It is recommended to italicize gene names (e.g., BRAF).
The method for histologic subtyping of ameloblastoma (follicular, plexiform, mixed) was not described in the manuscript, which further undermines the significance of the relevant correlation analysis.
The power of statistical analysis generally increases by sample size. The authors emphasized significances observed in single institutions, such as the association between location and the mutation in cases from Mahidol despite no significance found in the total cases. Possible differences in demographics between the institutions have been suggested by the authors, which should be explained in detail to justify their assumption.

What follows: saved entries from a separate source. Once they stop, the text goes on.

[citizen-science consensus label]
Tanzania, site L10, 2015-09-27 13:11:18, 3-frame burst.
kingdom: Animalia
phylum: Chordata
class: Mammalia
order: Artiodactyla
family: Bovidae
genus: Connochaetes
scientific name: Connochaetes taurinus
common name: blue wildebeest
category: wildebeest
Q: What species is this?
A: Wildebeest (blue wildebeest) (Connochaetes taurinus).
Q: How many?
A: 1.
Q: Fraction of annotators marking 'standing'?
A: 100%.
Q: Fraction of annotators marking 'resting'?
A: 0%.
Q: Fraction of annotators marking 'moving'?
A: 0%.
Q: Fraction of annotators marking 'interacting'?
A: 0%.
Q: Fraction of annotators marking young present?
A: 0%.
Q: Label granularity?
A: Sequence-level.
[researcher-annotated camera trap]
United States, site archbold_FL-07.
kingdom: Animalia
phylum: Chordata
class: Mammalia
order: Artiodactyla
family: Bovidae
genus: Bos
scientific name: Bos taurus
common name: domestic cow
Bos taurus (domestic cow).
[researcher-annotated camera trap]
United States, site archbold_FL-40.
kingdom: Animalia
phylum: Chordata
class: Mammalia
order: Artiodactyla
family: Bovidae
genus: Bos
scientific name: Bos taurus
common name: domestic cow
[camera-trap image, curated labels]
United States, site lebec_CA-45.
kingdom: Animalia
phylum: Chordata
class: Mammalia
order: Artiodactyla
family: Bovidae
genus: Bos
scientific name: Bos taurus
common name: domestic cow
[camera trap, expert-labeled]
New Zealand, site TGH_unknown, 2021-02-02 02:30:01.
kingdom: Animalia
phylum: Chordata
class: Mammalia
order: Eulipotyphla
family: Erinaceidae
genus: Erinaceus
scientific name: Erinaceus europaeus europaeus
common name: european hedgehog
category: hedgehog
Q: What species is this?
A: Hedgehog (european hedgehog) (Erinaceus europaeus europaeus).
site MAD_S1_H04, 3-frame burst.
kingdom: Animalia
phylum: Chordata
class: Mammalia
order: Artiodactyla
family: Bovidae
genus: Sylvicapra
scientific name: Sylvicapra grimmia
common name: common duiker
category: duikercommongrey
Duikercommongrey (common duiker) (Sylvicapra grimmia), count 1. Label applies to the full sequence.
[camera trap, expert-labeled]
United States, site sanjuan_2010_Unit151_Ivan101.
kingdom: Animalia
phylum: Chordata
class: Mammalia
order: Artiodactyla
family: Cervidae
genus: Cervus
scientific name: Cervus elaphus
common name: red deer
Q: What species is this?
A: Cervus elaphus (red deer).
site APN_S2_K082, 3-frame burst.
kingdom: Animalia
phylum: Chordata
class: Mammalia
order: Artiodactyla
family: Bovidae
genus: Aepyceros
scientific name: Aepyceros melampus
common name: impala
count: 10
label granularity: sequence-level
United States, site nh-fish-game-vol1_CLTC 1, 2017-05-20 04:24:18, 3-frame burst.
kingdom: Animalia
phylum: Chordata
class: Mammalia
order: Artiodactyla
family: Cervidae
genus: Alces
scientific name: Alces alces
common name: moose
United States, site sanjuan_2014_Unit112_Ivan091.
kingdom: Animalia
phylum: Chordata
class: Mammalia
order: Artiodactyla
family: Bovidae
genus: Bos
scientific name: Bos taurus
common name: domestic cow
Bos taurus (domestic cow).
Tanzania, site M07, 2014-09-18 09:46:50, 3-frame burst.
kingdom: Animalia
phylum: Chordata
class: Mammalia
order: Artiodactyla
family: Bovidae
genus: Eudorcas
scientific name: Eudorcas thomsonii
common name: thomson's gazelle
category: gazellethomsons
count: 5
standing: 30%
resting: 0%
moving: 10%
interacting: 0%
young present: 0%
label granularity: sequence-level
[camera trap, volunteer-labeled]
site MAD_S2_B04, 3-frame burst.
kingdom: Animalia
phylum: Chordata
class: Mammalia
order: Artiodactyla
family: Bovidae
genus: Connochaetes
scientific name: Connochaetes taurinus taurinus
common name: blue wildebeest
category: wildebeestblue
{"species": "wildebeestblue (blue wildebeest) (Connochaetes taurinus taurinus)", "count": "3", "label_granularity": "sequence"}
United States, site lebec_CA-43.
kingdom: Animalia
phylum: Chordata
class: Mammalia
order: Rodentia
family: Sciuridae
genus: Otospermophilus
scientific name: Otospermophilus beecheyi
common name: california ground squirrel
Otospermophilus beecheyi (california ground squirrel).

Line 80 "the recurrence rates of both AM and OKC are reported to be high" This is subjective - it is better to report a range of recurrence rates as some may argue that these rates are rather low
Low sample size of OKC – given no association between BRAF and OKC, I was curious why it was necessary to include OKC in this study? I would consider removing OKC entirely from the study and potentially consider adding it as a part of a separate study.
You mention the use of adjunctive anti-BRAF targeted therapy to improve treatment outcomes, yet you also state no association between BRAF mutations and recurrence rate. Given that the gold standard treatment of ameloblastoma is surgical resection, what type of outcome improvements (if not recurrence rate reduction) are you hoping to achieve with the use of adjunctive anti-BRAF targeted therapy?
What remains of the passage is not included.